Centre rolls out new recreation program

Cedar Heights Community Centre sports new bocce ball courts

A new recreation opportunity will be rolling out in the South Shuswap.

Two bocce courts have been built at the Cedar Heights Community Centre and will be formally launched at 3 p.m. Friday, Aug. 11.

The bocce courts were built with financial support through a grant from the federal New Horizons for Seniors Program.

The courts were primarily constructed by Cedar Heights Community Association member volunteers, with initial site preparation completed by Lessard Excavating.

“Cedar Heights Community Association bocce courts will be available for use by members of the association and the community at large at a very reasonable cost,” says Bryan Lowes, co-director of the Cedar Heights Community Association’s Outdoor Programs. “Regular men’s and ladies groups are being formed for ongoing play and a tournament is scheduled for late August.”

The Aug. 11 launch ceremonies will be led by our association president, Jean-Luc Desgroseilliers, with federal MP Mel Arnold and Columbia Shuswap Regional District Area C Director Paul Demenok in attendance.

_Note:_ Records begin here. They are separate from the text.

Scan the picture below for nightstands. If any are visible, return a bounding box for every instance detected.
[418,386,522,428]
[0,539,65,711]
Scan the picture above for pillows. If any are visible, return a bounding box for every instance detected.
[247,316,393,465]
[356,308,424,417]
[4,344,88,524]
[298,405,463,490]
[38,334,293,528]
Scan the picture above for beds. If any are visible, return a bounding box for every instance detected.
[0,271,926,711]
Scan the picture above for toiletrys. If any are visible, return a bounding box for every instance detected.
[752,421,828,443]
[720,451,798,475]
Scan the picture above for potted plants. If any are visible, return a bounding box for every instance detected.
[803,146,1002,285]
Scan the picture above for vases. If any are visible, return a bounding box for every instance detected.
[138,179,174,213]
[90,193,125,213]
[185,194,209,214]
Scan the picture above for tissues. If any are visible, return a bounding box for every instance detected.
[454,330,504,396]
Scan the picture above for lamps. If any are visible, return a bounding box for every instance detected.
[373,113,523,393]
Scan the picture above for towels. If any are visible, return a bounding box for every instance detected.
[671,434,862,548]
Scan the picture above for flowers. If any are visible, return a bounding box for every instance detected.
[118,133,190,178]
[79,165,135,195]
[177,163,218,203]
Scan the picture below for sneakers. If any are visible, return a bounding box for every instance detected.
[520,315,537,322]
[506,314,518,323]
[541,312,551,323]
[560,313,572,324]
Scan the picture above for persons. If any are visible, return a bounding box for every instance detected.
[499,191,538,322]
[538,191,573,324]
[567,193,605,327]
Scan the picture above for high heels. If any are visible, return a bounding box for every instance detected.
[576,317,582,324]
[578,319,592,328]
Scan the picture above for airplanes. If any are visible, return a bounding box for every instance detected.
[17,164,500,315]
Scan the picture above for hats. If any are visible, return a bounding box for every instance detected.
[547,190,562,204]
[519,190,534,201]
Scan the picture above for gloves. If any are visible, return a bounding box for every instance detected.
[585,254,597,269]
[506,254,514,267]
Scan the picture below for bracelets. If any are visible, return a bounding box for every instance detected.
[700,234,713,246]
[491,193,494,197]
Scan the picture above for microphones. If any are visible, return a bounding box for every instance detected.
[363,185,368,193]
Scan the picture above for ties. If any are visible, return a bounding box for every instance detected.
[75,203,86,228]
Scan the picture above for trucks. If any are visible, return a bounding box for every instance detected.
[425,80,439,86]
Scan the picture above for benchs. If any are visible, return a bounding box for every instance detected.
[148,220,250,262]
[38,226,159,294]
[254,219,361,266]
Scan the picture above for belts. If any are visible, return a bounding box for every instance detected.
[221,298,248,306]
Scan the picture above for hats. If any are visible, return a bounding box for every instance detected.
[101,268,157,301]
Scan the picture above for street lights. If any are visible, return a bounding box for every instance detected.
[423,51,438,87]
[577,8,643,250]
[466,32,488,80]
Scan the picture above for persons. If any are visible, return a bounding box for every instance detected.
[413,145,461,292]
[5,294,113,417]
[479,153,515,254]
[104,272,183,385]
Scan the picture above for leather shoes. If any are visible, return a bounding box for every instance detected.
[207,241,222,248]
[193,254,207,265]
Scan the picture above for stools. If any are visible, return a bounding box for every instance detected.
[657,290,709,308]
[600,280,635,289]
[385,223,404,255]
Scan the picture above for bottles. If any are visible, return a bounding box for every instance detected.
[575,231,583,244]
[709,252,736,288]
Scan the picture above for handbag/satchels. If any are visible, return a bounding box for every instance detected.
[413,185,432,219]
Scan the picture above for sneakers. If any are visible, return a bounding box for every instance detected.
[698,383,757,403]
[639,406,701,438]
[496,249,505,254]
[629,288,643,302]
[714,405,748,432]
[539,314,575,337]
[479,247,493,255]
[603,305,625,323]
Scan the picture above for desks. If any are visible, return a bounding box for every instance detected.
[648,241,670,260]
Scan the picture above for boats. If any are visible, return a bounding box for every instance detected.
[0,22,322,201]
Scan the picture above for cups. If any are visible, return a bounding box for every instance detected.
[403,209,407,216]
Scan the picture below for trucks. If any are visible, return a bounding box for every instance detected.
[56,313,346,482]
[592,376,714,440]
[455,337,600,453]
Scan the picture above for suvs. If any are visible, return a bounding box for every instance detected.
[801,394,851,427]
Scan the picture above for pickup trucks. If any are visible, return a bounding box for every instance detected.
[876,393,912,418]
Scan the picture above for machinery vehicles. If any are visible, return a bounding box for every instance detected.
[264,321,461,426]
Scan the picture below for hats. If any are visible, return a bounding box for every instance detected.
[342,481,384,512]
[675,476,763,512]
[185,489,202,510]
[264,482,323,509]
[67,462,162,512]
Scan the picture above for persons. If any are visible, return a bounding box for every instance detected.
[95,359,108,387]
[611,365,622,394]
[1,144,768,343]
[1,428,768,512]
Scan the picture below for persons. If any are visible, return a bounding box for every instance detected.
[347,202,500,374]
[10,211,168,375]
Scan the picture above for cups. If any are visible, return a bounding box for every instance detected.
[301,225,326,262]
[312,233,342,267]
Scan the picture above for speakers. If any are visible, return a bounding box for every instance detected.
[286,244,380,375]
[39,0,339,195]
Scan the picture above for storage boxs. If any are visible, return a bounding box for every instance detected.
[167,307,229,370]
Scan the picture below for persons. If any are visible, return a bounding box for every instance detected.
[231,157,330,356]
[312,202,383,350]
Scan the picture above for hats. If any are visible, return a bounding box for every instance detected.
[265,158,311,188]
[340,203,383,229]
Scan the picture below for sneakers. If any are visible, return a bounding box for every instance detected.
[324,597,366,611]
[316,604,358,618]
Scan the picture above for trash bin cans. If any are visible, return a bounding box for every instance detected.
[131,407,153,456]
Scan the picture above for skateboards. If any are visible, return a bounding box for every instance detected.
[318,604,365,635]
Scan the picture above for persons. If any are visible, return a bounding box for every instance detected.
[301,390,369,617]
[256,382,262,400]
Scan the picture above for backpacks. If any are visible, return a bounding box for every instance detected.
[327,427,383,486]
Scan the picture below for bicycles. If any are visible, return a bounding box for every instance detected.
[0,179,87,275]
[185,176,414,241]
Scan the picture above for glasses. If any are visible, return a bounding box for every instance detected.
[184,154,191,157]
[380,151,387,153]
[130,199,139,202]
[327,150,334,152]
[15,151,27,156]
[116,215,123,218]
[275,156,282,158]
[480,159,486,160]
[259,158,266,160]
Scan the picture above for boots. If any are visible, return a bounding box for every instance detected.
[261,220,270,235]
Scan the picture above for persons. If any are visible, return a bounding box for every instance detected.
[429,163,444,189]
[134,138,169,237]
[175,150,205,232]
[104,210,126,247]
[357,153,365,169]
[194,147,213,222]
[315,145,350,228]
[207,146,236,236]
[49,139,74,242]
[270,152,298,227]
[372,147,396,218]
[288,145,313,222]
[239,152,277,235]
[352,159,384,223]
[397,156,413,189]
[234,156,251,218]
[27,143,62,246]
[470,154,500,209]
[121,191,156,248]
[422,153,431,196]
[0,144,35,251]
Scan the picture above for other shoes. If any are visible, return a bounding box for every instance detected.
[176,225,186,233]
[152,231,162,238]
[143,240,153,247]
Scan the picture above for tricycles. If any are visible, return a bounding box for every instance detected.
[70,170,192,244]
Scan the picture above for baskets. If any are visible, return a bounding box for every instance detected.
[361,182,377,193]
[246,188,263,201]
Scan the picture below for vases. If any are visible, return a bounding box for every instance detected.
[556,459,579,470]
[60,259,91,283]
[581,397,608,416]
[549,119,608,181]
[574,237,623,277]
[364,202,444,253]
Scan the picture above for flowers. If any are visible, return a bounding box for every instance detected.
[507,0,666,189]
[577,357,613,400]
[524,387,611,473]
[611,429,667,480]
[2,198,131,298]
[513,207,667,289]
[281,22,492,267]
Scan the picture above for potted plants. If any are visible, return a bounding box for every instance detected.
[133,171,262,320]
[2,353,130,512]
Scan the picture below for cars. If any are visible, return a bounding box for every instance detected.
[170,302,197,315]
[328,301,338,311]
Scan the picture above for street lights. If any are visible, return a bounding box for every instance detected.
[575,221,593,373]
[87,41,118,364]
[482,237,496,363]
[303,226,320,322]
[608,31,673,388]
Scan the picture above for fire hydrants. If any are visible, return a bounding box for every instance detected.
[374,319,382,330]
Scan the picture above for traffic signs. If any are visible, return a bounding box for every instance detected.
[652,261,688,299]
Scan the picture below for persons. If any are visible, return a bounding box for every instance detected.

The launch ceremony will conclude with the ribbon-cutting for the courts and an initial bocce game amongst the speaking dignitaries.

An invitational Italian dinner for the dignitaries, association directors and the volunteers who constructed the courts will follow.

An ancient sport, bocce ball was first documented in a 5200 B.C. painting of two boys playing on the walls of an Egyptian tomb discovered by English scientist, Sir Francis Petrial.

The game spread throughout Palestine and into Asia Minor, says the World Bocce League website. In 600 B.C., bocce was picked up by the Greeks and passed to the Romans.

“It was played everywhere, from the churches and castles to the city streets,” says the website. “People from all walks of life could play the game; young or old, man or woman.”

In 1319 A.D., bocce ball was actually prohibited to people of lesser nobility because it was felt that it diverted attention from more important tasks, such as archery and war training.

Bocce has also become a tournament sport. Tournaments are held weekly, some carrying large cash awards for their winners. Bocce is now a part of the World Corporate Games, is an event in the Special Olympics, and is being proposed to be in the Olympics.